TIGTA's annual statistical analysis found that gross collections declined to $2.35 trillion in FY 2009 compared with $2.75 trillion in FY 2008. However, many other indicators showed mixed or positive results.
The IRS also collected fewer dollars on delinquent taxpayer accounts in FY 2009 while gross accounts receivable rose and more taxpayers' delinquent accounts were placed in a holding file for unassigned inventory. However, the IRS increased its use of collection enforcement tools and closed more investigations of delinquent taxpayers.
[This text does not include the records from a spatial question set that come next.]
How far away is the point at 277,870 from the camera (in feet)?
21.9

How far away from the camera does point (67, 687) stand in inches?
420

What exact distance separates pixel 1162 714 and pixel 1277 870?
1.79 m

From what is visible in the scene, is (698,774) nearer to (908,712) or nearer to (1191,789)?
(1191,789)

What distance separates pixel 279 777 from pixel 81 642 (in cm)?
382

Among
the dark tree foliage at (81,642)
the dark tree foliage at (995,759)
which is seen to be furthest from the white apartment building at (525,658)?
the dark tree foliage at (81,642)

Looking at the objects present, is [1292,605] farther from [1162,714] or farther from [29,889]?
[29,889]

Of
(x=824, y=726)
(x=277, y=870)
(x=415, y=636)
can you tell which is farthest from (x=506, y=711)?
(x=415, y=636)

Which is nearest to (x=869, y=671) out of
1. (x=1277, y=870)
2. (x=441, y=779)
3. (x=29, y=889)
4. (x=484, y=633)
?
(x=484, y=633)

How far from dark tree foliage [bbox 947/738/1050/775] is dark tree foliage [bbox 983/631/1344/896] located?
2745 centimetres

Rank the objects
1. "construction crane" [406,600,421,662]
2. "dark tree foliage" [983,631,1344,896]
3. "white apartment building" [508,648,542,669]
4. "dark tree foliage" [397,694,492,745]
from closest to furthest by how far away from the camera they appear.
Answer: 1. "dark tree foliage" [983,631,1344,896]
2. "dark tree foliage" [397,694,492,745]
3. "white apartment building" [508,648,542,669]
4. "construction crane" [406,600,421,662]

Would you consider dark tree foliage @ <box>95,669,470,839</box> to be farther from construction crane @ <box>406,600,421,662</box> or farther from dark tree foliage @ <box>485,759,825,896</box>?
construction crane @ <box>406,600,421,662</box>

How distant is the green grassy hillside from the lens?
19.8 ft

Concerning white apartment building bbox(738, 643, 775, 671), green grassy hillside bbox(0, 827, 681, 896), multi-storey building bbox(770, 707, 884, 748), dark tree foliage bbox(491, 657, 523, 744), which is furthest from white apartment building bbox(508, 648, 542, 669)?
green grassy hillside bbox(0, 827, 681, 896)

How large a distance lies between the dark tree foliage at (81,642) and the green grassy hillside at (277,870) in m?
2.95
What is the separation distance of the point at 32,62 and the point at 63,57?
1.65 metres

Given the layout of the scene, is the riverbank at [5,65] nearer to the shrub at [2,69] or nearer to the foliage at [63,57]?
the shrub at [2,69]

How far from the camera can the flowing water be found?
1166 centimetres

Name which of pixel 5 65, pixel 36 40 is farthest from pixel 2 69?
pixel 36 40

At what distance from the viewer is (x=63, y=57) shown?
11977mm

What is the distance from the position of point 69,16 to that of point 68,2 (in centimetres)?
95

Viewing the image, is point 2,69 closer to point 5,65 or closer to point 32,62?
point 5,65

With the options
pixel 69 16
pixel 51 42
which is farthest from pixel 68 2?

"It is understandable that the Internal Revenue Service is collecting less money, since the economic recovery is still a work in progress," said J. Russell George, the Treasury Inspector General for Tax Administration. "Under these circumstances, continued efforts to improve compliance will be even more important to reducing the Tax Gap."
Compared to a slight decrease in FY 2008, the overall percentage of tax returns examined increased slightly during FY 2009, returning to approximately FY 2007 levels.
TIGTA did not make any recommendations in this report, and the IRS did not provide any comments on the draft report.